Boycottage européen des produits du phoque - L'émotion l'a emporté sur la raison

L’une des nombreuses manifestations des groupes animalistes européens.
Photo: Agence France-Presse (photo) L’une des nombreuses manifestations des groupes animalistes européens.

La décision du Parlement européen de boycotter les produits de la chasse aux phoques et celle d'Ottawa d'en appeler devant l'OMC ont mis en évidence hier non seulement l'existence d'un important fossé politique entre les deux continents, mais aussi le fait qu'un véritable océan culturel sépare les deux rives de l'Atlantique.

À Québec comme à Terre-Neuve, même si on s'y attendait, les deux provinces ont dénoncé la décision européenne de boycotter les produits de la chasse aux phoques à partir de 2010 et le caractère fallacieux et émotif des arguments justifiant cette décision.

Et pour une fois, chasseurs, écologistes, ministres et sénateurs se sont retrouvés sur la même barricade, comptant tous sur Ottawa pour attaquer la décision des députés européens, dont un des leurs, l'ancien joueur des Nordiques Peter Stastny, a lui aussi déclaré que ses collègues du Parlement européen avaient cédé à la pression du test électoral prochain pour ne pas s'aliéner une opinion publique manipulée par le mouvement animaliste. Peter Stastny a dit espérer que la Commission européenne, qui doit entériner la décision du Parlement, y apportera les amendements nécessaires.

À Québec, l'Assemblée nationale a condamné la décision européenne par une motion que tous ont appuyée, sauf le député Amir Khadir de Québec solidaire, qui s'est abstenu. L'Assemblée nationale a invité le gouvernement canadien à contester devant l'OMC le boycottage décrété par le Parlement européen, ce qui risque de réduire d'environ 30 % les retombées de cette chasse pour les chasseurs de phoques de Terre-Neuve et des Îles de la Madeleine.

Pour le ministre de l'Agriculture, des Pêcheries et de l'Alimentation, Laurent Lessard, «il faut que le rationnel retrouve sa place dans le débat. Si ça continue, ils vont nous empêcher de pêcher à la ligne».

Quant au député Khadir, il a justifié son refus d'appuyer la mesure en soutenant que l'OMC n'est pas le cadre pour régler un tel affrontement. À son avis, le Canada devrait plutôt inviter l'Union européenne à consommer moins de viande, «la plus grande source de cruauté envers les animaux».

Pour le ministre terre-neuvien des Pêches, Thomas Henderson, «il y a un peu d'hypocrisie» dans ce dossier, car, a-t-il noté, les Européens chassent commercialement chaque année 1,2 million de chevreuils, un demi-million de sangliers et des millions de rats musqués.

Quant aux chasseurs des îles de la Madeleine, le président de leur association, Denis Longuépée, a parlé d'un «vote émotionnel» qui ne devrait pas trop affecter le marché du phoque puisque, dit-il, les fourrures pourront toujours transiter par l'Europe vers la Russie et l'Asie. Il affirme par contre qu'il sera impératif de consolider ces marchés afin qu'ils ne suivent pas l'exemple européen.

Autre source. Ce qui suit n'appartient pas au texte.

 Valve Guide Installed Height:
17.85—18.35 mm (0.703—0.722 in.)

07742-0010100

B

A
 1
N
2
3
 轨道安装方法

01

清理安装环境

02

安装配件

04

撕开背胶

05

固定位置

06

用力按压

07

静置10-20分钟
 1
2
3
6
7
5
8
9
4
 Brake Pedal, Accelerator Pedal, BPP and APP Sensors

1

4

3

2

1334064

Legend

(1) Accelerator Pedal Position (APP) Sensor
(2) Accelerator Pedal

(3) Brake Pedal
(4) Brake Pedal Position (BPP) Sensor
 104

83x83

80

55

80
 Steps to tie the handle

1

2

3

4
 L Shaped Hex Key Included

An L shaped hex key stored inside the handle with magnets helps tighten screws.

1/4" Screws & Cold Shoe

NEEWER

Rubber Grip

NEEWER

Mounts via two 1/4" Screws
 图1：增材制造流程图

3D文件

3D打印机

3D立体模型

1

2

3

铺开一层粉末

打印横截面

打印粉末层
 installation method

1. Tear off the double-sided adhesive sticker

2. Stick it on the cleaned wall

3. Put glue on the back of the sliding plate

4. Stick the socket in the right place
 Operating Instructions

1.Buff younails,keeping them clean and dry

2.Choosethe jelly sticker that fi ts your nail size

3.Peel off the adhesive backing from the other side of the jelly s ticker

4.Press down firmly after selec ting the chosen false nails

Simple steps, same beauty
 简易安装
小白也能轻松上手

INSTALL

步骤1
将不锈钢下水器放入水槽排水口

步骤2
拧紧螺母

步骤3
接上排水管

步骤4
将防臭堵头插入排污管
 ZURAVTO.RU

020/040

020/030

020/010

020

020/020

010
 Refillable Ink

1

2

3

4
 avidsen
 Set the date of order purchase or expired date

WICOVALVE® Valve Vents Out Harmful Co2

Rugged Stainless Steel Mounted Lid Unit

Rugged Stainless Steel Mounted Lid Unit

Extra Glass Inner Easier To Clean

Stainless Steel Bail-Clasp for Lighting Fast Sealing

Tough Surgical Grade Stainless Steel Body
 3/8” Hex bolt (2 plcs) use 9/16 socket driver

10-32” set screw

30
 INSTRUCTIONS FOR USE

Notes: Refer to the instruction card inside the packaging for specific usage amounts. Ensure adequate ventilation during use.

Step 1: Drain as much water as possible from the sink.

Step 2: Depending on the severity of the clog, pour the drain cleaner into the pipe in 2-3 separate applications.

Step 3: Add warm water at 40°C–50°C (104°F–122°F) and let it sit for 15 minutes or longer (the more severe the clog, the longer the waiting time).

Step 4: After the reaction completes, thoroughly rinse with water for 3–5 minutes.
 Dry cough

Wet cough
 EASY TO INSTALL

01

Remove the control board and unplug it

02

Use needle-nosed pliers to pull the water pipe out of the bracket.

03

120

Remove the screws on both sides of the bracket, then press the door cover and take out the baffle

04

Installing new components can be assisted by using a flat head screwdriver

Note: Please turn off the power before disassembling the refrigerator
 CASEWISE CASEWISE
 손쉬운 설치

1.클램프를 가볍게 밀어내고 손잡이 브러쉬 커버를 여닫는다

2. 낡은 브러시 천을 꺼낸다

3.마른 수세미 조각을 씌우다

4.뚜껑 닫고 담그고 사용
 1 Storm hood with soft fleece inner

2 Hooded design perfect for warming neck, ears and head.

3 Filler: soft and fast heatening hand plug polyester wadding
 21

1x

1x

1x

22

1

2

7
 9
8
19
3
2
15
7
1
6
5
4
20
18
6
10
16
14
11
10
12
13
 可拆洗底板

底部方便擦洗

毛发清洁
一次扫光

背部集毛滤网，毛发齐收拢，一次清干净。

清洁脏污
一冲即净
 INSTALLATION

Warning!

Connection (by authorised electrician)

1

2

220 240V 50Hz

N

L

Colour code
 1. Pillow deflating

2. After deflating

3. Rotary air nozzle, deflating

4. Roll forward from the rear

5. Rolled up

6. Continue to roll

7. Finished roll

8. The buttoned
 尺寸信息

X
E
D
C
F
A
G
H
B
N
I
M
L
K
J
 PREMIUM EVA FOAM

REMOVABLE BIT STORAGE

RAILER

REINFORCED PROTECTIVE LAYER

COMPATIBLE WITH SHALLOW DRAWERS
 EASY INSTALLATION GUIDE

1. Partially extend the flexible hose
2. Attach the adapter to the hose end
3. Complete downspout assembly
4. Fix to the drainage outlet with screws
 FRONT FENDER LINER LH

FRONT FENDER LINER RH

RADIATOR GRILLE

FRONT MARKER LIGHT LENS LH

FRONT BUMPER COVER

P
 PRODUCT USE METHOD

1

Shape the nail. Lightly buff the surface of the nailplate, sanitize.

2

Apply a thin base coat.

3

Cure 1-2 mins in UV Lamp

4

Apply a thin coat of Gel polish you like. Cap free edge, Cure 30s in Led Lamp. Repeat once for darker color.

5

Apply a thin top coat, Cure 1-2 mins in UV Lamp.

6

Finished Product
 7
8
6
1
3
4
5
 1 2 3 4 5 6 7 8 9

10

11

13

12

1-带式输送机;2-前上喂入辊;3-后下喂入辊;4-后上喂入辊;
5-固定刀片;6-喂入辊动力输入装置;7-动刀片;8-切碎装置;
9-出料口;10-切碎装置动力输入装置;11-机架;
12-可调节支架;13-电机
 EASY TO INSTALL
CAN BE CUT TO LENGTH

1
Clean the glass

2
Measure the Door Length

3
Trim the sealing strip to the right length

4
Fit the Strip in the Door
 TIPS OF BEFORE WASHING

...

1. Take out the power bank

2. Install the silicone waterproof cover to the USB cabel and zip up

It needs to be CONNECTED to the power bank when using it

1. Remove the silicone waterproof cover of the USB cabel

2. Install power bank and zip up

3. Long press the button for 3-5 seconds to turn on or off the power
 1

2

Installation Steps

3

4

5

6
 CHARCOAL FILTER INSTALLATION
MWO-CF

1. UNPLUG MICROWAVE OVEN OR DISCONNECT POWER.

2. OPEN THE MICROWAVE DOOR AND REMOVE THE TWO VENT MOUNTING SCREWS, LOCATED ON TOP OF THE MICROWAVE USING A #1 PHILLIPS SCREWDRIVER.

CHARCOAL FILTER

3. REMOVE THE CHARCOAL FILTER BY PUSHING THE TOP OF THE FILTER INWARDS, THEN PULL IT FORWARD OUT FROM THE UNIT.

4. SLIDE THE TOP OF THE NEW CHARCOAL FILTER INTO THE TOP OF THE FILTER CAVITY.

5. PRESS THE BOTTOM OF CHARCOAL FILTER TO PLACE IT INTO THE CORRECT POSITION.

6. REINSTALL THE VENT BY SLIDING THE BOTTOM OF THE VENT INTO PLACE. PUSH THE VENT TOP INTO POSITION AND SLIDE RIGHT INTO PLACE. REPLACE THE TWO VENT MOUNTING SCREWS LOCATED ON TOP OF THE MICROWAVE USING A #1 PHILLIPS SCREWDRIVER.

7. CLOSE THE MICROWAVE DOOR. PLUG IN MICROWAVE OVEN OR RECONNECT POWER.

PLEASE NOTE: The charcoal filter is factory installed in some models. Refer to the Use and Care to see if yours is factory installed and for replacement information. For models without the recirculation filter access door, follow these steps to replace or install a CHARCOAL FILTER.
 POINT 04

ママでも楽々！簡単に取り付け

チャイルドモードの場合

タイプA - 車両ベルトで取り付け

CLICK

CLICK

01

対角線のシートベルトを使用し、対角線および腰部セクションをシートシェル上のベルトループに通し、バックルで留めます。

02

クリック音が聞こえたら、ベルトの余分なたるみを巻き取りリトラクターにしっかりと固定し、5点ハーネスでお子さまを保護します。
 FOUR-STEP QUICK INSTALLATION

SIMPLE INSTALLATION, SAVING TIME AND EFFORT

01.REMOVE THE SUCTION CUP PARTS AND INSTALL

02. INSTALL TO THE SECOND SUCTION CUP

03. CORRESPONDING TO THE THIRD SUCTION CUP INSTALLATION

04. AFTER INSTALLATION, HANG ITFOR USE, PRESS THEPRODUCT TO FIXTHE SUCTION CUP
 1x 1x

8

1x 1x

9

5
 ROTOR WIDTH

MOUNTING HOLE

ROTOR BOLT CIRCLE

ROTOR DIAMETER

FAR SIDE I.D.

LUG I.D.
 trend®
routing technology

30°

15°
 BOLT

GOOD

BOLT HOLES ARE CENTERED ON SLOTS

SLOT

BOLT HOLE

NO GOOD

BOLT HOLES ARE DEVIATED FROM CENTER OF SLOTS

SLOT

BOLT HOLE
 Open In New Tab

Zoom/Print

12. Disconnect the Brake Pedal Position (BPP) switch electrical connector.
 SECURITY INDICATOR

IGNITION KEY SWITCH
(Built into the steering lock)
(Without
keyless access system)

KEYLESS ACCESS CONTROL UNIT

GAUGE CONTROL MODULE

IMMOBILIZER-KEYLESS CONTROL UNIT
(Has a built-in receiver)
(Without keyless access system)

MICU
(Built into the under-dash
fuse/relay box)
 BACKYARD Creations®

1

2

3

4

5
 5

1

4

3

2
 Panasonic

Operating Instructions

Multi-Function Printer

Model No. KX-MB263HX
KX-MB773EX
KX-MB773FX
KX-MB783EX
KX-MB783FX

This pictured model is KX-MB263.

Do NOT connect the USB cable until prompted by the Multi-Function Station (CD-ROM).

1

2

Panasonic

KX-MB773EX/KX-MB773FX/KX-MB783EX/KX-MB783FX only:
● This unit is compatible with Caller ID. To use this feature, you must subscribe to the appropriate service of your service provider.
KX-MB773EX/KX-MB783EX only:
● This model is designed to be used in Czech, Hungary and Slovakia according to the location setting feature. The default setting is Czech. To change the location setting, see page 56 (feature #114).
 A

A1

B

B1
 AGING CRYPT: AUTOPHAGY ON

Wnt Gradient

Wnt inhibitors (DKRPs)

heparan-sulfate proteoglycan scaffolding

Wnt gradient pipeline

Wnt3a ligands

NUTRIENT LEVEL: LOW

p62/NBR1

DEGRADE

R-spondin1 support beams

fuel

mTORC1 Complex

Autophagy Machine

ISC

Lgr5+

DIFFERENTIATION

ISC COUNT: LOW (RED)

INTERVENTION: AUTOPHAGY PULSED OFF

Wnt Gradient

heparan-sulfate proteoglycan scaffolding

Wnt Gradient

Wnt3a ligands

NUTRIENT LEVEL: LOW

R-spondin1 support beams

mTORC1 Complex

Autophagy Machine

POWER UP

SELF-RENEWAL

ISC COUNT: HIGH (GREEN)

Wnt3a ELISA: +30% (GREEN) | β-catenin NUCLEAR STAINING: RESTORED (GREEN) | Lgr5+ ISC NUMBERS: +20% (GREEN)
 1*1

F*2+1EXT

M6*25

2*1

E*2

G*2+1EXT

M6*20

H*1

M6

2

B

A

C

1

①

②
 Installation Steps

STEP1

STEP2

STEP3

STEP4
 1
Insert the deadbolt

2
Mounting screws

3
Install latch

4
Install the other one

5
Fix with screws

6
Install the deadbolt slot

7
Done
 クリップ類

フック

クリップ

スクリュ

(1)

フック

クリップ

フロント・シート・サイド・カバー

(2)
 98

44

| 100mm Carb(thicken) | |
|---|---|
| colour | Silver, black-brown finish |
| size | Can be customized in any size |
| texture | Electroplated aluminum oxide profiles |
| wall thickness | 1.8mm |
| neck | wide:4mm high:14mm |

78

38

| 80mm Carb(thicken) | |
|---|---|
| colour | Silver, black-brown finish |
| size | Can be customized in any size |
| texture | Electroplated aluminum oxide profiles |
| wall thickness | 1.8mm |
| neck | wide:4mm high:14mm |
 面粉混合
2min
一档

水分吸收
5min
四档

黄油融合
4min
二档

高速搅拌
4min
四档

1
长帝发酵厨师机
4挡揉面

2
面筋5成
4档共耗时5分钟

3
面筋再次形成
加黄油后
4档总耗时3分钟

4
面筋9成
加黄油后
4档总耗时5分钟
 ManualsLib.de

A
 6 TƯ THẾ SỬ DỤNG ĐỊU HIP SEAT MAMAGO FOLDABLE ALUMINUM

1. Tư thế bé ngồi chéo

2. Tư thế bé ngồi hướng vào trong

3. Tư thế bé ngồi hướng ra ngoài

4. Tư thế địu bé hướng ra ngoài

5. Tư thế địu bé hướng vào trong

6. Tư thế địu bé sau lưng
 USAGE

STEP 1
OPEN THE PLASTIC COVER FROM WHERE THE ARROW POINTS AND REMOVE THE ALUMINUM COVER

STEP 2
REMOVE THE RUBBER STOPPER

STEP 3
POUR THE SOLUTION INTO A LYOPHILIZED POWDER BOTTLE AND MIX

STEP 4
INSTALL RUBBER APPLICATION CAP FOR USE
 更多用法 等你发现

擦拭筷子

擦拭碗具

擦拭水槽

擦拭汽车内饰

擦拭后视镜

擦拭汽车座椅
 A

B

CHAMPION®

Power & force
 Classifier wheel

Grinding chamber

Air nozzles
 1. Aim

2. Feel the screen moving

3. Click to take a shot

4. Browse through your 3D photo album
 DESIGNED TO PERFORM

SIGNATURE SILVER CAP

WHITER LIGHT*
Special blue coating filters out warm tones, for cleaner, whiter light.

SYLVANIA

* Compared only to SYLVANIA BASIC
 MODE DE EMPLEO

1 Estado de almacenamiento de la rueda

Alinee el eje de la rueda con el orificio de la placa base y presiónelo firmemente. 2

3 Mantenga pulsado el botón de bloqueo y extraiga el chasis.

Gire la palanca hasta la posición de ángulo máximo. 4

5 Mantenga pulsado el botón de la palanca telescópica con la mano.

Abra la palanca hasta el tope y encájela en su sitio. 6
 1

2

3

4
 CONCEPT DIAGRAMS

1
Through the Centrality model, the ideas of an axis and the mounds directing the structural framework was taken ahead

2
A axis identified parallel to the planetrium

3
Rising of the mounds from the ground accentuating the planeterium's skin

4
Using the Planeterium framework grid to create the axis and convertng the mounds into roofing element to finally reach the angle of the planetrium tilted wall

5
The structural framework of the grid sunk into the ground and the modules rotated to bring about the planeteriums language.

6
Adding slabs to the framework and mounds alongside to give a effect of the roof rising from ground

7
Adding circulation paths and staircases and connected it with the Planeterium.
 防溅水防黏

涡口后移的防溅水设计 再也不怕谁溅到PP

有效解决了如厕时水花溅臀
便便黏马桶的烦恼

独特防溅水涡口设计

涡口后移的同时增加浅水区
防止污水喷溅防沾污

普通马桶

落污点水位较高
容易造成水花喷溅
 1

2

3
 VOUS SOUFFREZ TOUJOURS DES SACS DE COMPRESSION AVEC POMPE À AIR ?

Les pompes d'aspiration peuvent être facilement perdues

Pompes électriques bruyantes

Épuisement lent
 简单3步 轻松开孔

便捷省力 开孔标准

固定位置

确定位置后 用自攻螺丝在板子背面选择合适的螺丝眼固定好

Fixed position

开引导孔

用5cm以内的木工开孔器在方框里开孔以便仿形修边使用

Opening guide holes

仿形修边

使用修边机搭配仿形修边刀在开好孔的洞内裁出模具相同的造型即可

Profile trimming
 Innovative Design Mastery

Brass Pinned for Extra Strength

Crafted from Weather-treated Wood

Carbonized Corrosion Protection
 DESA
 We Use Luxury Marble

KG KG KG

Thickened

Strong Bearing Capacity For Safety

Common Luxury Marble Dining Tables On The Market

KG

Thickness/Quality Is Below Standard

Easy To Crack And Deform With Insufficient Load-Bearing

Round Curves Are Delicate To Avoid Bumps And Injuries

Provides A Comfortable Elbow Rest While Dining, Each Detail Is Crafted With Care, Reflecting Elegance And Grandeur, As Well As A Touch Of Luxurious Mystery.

Pour la sénatrice Céline Hervieux-Payette, qui défend cette chasse traditionnelle dans une logique d'exploitation éthique et durable, elle a rappelé hier que les services juridiques de l'Union européenne ont statué en février que l'article sur lequel s'appuie le règlement adopté hier ne peut pas servir à cette fin, ce qui ouvre la porte à son annulation.

De son côté, Christian Simard, coordonnateur de Nature Québec, se disait «pas vraiment surpris du résultat du marketing politique pratiqué en Europe dans ce dossier: les parlementaires européens s'en prennent à une chasse qui se situe en dehors de leur territoire, donc à une chasse sans grands risques politiques pour eux».

Nature Québec, l'affilié québécois de l'Union internationale pour la conservation de la nature (UICN), a pris ouvertement la défense de la chasse aux phoques récemment parce que ce groupe environnemental, un des plus importants du Québec, estime que la taille du troupeau, en croissance constante depuis 20 ans — près de six millions de têtes —, «peut soutenir une récolte durable et éthique».